_What is asked_:
Could you reproduce every one of the records below, word for word and character for character?

_Information given_:
------------------------------------

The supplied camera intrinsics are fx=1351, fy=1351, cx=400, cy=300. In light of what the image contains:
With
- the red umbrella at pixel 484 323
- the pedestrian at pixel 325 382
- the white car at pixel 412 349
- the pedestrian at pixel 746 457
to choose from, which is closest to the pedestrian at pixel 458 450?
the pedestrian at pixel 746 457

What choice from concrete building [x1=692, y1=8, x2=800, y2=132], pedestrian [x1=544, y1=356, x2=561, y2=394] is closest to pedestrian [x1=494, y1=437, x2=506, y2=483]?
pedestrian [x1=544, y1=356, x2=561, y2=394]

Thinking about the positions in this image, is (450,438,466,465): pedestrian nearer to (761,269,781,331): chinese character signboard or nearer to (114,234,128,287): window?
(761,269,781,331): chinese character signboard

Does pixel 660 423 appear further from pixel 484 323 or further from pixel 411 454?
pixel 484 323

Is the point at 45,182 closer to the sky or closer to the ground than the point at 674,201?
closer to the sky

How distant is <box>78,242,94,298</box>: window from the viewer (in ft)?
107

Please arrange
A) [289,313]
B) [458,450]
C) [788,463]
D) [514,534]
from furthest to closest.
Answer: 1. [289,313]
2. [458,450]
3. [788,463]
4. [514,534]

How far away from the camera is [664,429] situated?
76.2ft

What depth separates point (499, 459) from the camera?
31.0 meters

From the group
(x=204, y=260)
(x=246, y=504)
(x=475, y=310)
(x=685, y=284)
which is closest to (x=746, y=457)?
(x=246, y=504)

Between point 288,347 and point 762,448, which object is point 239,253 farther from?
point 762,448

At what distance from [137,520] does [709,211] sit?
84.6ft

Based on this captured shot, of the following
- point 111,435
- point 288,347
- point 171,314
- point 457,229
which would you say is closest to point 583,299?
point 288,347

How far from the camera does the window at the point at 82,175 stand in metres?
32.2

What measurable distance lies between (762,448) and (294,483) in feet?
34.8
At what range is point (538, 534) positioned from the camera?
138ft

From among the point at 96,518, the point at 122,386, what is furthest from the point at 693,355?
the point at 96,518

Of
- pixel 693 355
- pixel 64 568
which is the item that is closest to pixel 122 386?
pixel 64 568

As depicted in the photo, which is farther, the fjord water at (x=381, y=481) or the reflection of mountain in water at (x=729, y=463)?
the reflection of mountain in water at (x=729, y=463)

------------------------------------

_Solution for this exercise_:
The supplied camera intrinsics are fx=1351, fy=1351, cx=400, cy=300. In light of what the image contains:
With
- the red umbrella at pixel 484 323
- the pedestrian at pixel 325 382
- the white car at pixel 412 349
- the pedestrian at pixel 746 457
to choose from, which is closest to the pedestrian at pixel 458 450?
the pedestrian at pixel 746 457

What choice from concrete building [x1=692, y1=8, x2=800, y2=132], pedestrian [x1=544, y1=356, x2=561, y2=394] is closest to pedestrian [x1=494, y1=437, x2=506, y2=483]?
pedestrian [x1=544, y1=356, x2=561, y2=394]

Thinking about the positions in this image, is (450,438,466,465): pedestrian nearer to (761,269,781,331): chinese character signboard or nearer to (114,234,128,287): window?
(761,269,781,331): chinese character signboard

Does pixel 660 423 appear further from pixel 484 323 or further from pixel 411 454?
pixel 484 323

Is the point at 45,182 closer to the sky or closer to the ground than the point at 674,201?
closer to the sky

How distant is <box>78,242,94,298</box>: window from the viewer (in ft)?
107

Please arrange
A) [289,313]
B) [458,450]
C) [788,463]
D) [514,534]
from furthest to closest.
Answer: 1. [289,313]
2. [458,450]
3. [788,463]
4. [514,534]

How far away from the camera is [664,429] situated?
76.2ft

What depth separates point (499, 459) from the camera?
31.0 meters

From the group
(x=204, y=260)
(x=246, y=504)
(x=475, y=310)
(x=685, y=284)
which is closest to (x=746, y=457)?
(x=246, y=504)

Between point 288,347 and point 762,448, which object is point 239,253 farther from?
point 762,448

At what distance from [137,520] does [709,211] sit?
84.6ft

Based on this captured shot, of the following
- point 111,435
- point 288,347
- point 171,314
- point 457,229
which would you say is closest to point 583,299?
point 288,347

How far from the camera does the window at the point at 82,175 stand in metres?
32.2

What measurable distance lies between (762,448) and (294,483) in feet?
34.8
At what range is point (538, 534) positioned from the camera?
138ft

From among the point at 96,518, the point at 122,386, what is furthest from the point at 693,355?
the point at 96,518

Of
- pixel 693 355
- pixel 64 568
which is the item that is closest to pixel 122 386?
pixel 64 568

As depicted in the photo, which is farther, the fjord water at (x=381, y=481) or the reflection of mountain in water at (x=729, y=463)?
the reflection of mountain in water at (x=729, y=463)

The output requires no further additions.